- Goal
Reproduce the following passage on dark pion-like states and the positron excess word for word, in its entirety.

*** Selected extract ***

TGD based model could be combined with the pulsar model for the positron excess. The collisions between protons from the pulsar accelerated in its magnetic field and the matter surrounding the pulsar would be analogous to those taking place between proton beams at LHC. If the collision energy is high enough (as it seems since gamma rays up to TeV range have been observed) they could produce dark M89 mesons, in particular pions, which then decay to gamma rays and lepton pairs, in particular electron-positron pairs. Similar collisions could occur also in the atmosphere of Earth between ultrahigh energy cosmic rays and nuclei of atmosphere and be responsible for the exotic cosmic ray events like Centauro challenging standard model physics (see this).

4. Other evidence for dark pion like states

There is also other evidence for pion-like states dark in TGD sense.

  1. There is an old observation that gamma ray pairs with energy essential that of electrons rest must come from the center of Milky Way presumably resulting in decays of a particle with mass slightly larger than two times the mass of electron. These particles would also decay to electron positron pairs and the resulting electrons and positrons would be accelerated in the magnetic field of say pulsar to high energies. The rate for the decay to electron positron pairs is quite too slow as compared to the decay rate to gamma pairs. Therefore this mechanism cannot explain positron surplus.

*** Entries supplied ***

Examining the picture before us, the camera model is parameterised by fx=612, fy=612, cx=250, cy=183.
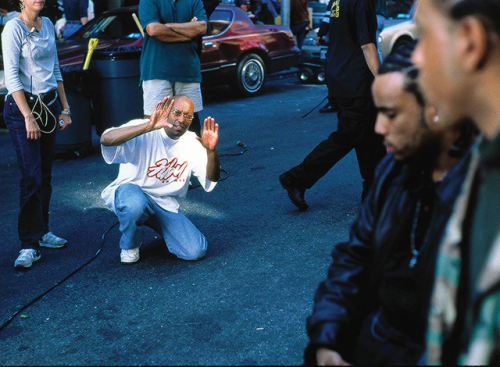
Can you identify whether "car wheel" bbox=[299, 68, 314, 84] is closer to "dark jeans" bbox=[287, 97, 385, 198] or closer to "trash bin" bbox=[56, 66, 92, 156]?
"trash bin" bbox=[56, 66, 92, 156]

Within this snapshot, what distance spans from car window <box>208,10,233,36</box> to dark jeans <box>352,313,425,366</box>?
10.2 m

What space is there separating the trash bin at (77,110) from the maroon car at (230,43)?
269 centimetres

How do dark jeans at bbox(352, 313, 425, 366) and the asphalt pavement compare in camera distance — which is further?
the asphalt pavement

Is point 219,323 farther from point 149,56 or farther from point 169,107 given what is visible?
point 149,56

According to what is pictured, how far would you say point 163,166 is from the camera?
15.0 ft

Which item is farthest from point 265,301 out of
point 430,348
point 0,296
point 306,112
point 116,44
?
point 116,44

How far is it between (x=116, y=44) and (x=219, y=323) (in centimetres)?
766

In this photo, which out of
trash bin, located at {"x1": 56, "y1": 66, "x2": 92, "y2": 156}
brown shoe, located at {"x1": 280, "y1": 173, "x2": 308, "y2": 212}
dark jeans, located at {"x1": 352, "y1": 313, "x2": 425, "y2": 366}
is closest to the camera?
dark jeans, located at {"x1": 352, "y1": 313, "x2": 425, "y2": 366}

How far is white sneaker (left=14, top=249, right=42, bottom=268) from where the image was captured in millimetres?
4434

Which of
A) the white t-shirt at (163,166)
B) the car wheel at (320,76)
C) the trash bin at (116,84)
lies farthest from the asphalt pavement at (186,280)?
the car wheel at (320,76)

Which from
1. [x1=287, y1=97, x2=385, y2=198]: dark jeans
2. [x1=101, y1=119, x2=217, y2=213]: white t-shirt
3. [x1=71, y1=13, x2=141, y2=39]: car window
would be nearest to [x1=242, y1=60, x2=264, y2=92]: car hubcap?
[x1=71, y1=13, x2=141, y2=39]: car window

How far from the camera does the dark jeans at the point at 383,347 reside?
188cm

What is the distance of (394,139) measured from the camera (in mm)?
1928

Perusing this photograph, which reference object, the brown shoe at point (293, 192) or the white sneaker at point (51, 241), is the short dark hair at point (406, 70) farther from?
the white sneaker at point (51, 241)
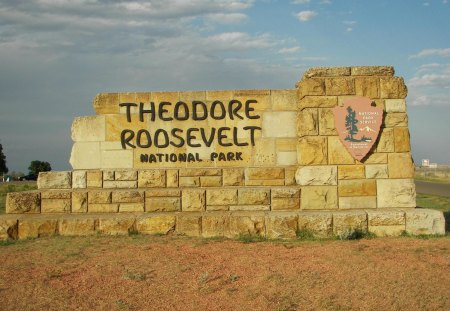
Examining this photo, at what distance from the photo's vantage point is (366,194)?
8445mm

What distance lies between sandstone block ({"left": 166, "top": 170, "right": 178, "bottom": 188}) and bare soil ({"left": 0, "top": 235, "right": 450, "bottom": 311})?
1584mm

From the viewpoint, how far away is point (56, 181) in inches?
359

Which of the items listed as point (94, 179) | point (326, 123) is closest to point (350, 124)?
point (326, 123)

***

- Exercise output
TGD based model could be combined with the pulsar model for the positron excess. The collisions between protons from the pulsar accelerated in its magnetic field and the matter surrounding the pulsar would be analogous to those taking place between proton beams at LHC. If the collision energy is high enough (as it seems since gamma rays up to TeV range have been observed) they could produce dark M89 mesons, in particular pions, which then decay to gamma rays and lepton pairs, in particular electron-positron pairs. Similar collisions could occur also in the atmosphere of Earth between ultrahigh energy cosmic rays and nuclei of atmosphere and be responsible for the exotic cosmic ray events like Centauro challenging standard model physics (see this).

4. Other evidence for dark pion like states

There is also other evidence for pion-like states dark in TGD sense.

  1. There is an old observation that gamma ray pairs with energy essential that of electrons rest must come from the center of Milky Way presumably resulting in decays of a particle with mass slightly larger than two times the mass of electron. These particles would also decay to electron positron pairs and the resulting electrons and positrons would be accelerated in the magnetic field of say pulsar to high energies. The rate for the decay to electron positron pairs is quite too slow as compared to the decay rate to gamma pairs. Therefore this mechanism cannot explain positron surplus.